Your objective:
Search the listing below for the word "scientific" and copy each line that holds it.
────────────────────
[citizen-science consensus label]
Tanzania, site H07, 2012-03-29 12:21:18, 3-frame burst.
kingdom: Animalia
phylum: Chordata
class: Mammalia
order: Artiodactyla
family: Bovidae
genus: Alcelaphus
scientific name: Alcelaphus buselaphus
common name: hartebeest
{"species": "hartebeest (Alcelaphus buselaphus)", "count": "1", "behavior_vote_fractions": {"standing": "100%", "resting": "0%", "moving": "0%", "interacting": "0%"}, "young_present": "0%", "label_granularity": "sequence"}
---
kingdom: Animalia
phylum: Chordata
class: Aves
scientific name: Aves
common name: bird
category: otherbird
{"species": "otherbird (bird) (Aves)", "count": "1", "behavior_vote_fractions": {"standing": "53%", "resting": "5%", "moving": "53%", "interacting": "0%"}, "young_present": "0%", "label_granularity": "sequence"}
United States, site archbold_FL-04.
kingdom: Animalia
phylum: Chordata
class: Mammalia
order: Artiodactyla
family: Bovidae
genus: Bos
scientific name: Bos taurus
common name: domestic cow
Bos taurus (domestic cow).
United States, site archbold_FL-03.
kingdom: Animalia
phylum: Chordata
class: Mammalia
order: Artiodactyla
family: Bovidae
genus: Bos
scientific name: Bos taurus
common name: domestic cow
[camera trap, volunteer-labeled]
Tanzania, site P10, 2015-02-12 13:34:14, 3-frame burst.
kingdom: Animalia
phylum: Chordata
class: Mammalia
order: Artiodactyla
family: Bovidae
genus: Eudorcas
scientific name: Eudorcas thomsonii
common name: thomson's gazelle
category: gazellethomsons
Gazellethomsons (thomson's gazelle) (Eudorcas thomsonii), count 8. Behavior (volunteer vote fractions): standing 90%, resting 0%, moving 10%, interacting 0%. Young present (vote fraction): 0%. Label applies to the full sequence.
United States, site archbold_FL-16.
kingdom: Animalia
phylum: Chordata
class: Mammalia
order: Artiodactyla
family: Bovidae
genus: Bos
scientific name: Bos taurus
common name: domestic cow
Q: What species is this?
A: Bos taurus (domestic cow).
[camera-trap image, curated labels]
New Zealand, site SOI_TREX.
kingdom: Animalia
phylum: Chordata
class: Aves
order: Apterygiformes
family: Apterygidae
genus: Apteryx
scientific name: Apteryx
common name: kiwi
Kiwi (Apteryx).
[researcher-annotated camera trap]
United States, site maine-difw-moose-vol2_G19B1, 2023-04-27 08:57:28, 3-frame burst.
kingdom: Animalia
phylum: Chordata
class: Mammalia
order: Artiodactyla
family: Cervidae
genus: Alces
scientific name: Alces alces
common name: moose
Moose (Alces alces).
────────────────────
Exercise answer:
scientific name: Alcelaphus buselaphus
scientific name: Aves
scientific name: Bos taurus
scientific name: Bos taurus
scientific name: Eudorcas thomsonii
scientific name: Bos taurus
scientific name: Apteryx
scientific name: Alces alces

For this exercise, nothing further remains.